Page text:
- - -
Wrong. fs/iomap.c. XFS already uses it, ext4 is being converted
right now, GFS2 will use parts of it in the next release, DAX
already uses it and PMD support in DAX is being built on top of it.

> > As such, there is no way we should be considering different
> > interfaces and methods for configuring the /same functionality/ just
> > because DAX is enabled or not. It's the /same decision/ that needs
> > to be made, and the filesystem knows an awful lot more about whether
> > huge pages can be used efficiently at the time of access than just
> > about any other actor you can name....
>
> I'm not convinced that filesystem is in better position to see access
> patterns than mm for page cache. It's not all about on-disk layout.

Spoken like a true mm developer. IO performance is all about IO
patterns, and the primary contributor to bad IO patterns is bad
filesystem allocation patterns.... :P

We're rapidly moving away from the world where a page cache is
needed to give applications decent performance. DAX doesn't have a
page cache, applications wanting to use high IOPS (hundreds of
thousands to millions) storage are using direct IO, because the page
cache just introduces latency, memory usage issues and
non-deterministic IO behaviour.

I we try to make the page cache the "one true IO optimisation source"
- - -
Work to do:
[A] Duplicate the passage of the filesystem discussion from "Spoken like a" up to and including "non-deterministic IO behaviour.".
[B] According to the filesystem discussion, what kind of IO do applications wanting to use high-IOPS storage rely on?

[Spatial reasoning dataset excerpts]
- - -
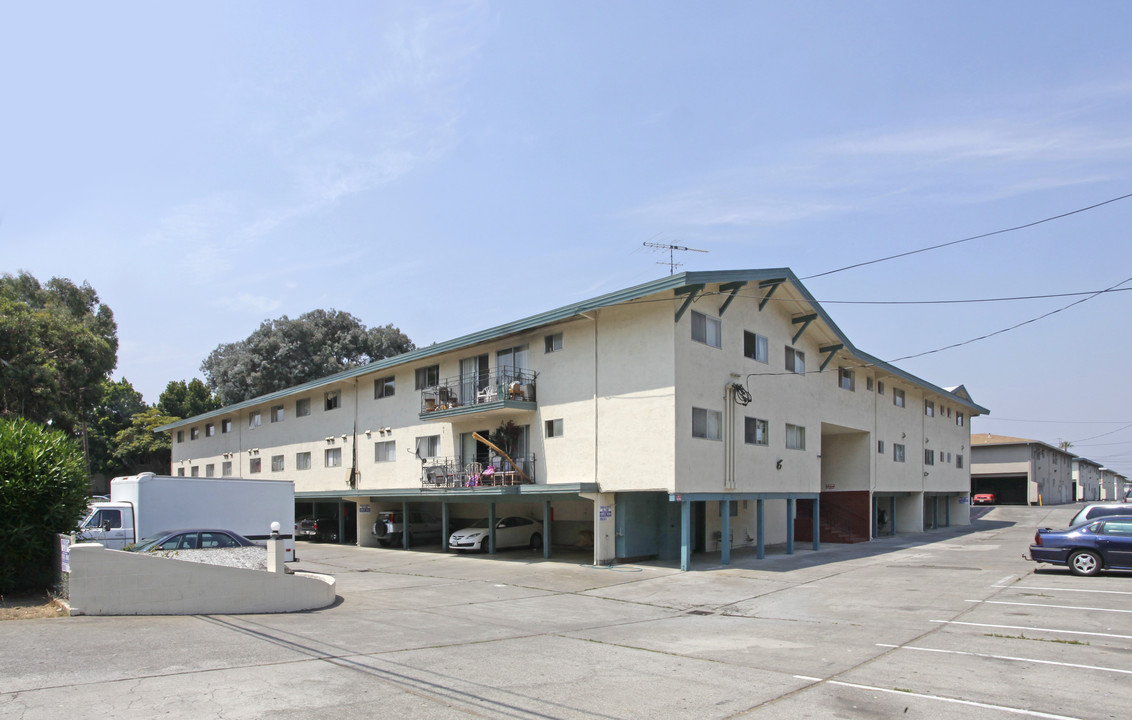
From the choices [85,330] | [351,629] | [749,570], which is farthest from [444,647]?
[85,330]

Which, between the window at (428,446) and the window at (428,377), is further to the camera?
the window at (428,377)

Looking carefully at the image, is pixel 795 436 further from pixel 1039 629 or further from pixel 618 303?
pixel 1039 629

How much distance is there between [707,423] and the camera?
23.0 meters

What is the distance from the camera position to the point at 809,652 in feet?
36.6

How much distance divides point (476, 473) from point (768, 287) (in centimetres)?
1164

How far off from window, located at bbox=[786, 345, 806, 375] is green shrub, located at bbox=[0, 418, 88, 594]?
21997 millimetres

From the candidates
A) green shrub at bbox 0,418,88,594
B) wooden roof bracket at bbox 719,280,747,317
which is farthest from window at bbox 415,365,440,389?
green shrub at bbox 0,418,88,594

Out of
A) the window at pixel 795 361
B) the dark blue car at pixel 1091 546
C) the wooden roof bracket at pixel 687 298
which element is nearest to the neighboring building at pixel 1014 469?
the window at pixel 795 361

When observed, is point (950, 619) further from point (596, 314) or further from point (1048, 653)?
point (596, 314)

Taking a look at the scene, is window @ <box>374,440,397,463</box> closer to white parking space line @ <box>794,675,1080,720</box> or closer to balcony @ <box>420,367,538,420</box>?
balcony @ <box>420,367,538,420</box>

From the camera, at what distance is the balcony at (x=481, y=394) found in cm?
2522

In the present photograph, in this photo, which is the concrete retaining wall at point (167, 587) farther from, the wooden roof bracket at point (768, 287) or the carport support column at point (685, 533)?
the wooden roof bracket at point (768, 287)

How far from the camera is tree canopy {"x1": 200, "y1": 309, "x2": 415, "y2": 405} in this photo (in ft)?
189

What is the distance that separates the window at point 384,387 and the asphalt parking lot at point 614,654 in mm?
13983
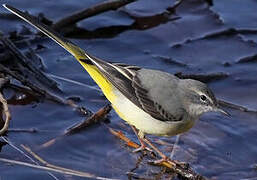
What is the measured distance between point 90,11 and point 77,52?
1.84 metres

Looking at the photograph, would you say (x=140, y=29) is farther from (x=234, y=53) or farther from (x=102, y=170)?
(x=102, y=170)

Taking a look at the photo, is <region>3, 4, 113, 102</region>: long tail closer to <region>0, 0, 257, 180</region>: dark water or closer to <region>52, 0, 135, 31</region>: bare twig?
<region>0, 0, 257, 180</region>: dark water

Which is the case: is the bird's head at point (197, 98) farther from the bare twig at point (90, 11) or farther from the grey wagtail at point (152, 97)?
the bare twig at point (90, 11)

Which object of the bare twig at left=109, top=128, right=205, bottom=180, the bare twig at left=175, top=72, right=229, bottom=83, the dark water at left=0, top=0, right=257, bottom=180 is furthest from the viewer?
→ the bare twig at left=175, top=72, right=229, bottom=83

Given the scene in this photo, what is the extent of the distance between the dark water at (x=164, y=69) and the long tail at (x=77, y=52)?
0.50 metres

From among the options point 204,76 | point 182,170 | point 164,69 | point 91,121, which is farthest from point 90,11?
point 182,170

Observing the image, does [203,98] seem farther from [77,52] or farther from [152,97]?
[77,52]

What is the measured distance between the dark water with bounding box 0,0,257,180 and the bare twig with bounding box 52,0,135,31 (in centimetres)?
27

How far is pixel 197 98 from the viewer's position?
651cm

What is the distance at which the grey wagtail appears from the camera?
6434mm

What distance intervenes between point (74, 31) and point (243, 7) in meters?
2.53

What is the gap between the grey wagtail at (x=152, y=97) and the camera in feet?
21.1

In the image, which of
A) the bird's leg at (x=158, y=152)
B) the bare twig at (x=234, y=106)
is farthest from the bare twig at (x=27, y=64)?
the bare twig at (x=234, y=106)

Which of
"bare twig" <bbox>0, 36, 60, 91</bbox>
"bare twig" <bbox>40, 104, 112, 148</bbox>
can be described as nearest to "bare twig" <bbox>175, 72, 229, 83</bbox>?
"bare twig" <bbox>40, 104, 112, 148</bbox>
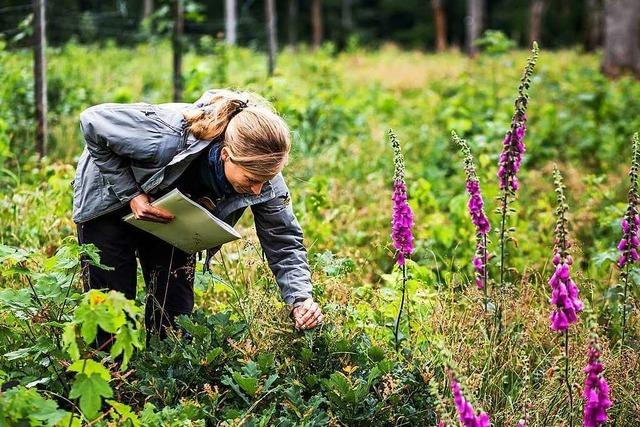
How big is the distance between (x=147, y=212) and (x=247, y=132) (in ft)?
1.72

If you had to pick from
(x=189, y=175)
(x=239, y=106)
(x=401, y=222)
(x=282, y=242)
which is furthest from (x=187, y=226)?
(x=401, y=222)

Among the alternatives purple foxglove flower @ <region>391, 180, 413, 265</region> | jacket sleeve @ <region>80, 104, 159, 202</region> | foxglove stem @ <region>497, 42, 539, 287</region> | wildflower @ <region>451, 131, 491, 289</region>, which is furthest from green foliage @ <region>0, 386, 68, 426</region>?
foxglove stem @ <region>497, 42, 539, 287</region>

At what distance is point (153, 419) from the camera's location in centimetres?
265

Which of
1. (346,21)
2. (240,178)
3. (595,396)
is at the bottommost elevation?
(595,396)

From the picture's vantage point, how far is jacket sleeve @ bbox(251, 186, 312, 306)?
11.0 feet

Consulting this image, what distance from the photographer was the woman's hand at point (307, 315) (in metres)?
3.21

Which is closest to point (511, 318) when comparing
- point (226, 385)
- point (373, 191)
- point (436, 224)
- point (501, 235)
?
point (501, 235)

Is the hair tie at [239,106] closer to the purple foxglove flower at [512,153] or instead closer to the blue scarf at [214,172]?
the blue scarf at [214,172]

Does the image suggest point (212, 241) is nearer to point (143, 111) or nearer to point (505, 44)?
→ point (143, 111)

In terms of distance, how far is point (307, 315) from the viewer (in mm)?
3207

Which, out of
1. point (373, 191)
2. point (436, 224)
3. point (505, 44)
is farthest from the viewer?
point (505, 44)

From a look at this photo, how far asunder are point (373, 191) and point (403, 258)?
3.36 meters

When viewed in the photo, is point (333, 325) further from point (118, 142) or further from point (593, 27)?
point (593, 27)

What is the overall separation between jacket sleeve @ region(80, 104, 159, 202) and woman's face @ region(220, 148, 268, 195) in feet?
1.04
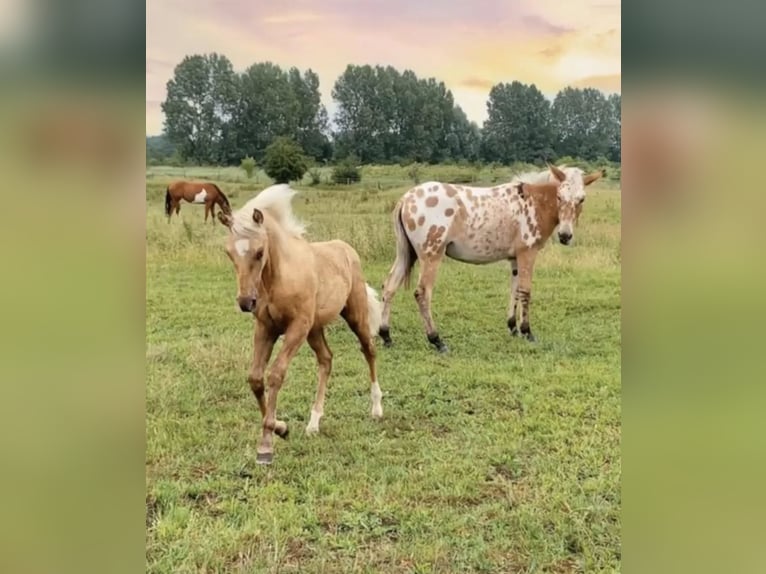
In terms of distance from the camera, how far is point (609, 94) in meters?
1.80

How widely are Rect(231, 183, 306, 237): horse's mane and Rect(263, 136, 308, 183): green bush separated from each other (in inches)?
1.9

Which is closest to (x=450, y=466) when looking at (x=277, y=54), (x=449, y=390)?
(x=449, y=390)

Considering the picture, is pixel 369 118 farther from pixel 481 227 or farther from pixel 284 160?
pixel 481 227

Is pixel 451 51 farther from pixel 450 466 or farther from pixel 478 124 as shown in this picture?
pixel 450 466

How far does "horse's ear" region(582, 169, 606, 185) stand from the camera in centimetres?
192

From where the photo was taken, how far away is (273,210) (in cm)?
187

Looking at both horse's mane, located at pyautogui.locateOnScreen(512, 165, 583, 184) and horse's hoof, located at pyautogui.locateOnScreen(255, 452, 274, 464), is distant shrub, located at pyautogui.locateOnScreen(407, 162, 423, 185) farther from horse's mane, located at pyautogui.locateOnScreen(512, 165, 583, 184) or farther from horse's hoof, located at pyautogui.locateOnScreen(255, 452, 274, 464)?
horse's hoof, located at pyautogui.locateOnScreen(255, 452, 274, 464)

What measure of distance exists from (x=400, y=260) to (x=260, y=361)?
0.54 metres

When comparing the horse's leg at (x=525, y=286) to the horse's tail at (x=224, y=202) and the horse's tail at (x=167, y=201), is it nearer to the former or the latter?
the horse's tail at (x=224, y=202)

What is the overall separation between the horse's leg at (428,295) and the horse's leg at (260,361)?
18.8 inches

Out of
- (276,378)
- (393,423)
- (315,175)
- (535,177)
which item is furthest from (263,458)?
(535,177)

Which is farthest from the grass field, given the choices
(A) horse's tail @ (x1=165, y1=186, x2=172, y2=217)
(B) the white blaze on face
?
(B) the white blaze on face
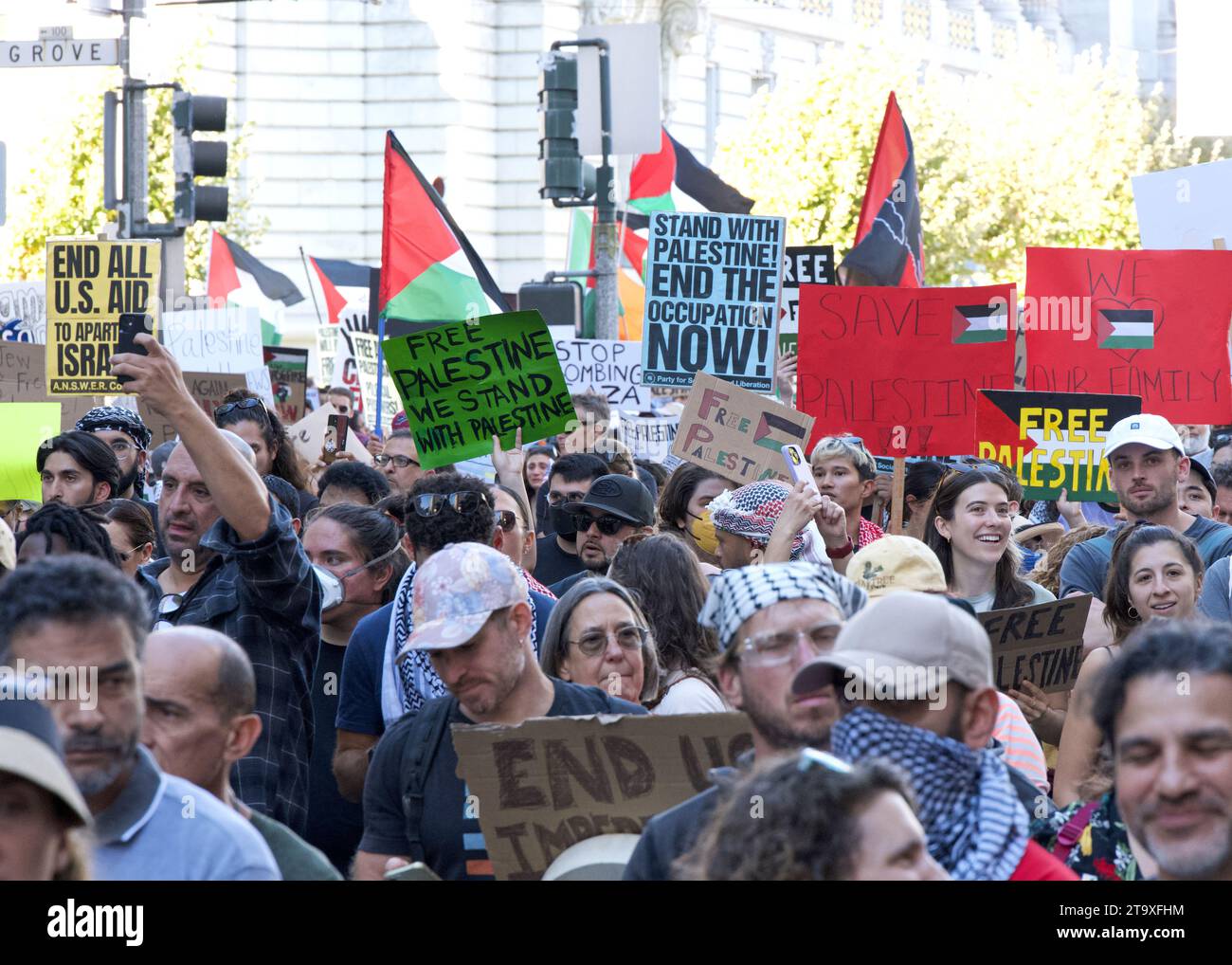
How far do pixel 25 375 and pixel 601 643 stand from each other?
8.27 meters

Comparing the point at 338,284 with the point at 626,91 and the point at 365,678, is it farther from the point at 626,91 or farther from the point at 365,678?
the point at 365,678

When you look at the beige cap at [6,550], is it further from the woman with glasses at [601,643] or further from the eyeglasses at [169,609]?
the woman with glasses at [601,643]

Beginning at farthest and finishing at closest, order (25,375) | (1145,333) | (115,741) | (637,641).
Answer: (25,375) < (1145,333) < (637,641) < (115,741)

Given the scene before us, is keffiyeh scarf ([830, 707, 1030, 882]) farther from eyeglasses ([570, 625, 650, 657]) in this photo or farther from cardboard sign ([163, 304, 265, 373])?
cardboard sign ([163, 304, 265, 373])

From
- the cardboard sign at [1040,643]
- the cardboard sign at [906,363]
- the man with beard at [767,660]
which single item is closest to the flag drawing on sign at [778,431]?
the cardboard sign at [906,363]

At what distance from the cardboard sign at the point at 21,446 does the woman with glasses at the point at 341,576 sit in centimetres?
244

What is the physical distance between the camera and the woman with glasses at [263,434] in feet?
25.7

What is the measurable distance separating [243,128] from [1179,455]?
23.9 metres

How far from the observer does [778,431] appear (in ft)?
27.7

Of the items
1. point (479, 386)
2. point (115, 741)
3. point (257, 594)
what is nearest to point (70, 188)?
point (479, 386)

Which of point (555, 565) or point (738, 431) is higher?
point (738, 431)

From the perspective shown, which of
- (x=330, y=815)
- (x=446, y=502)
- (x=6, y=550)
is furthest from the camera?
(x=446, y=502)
- - -
Expected answers:
[A]
Spoken like a true mm developer. IO performance is all about IO
patterns, and the primary contributor to bad IO patterns is bad
filesystem allocation patterns.... :P

We're rapidly moving away from the world where a page cache is
needed to give applications decent performance. DAX doesn't have a
page cache, applications wanting to use high IOPS (hundreds of
thousands to millions) storage are using direct IO, because the page
cache just introduces latency, memory usage issues and
non-deterministic IO behaviour.

[B] Direct IO.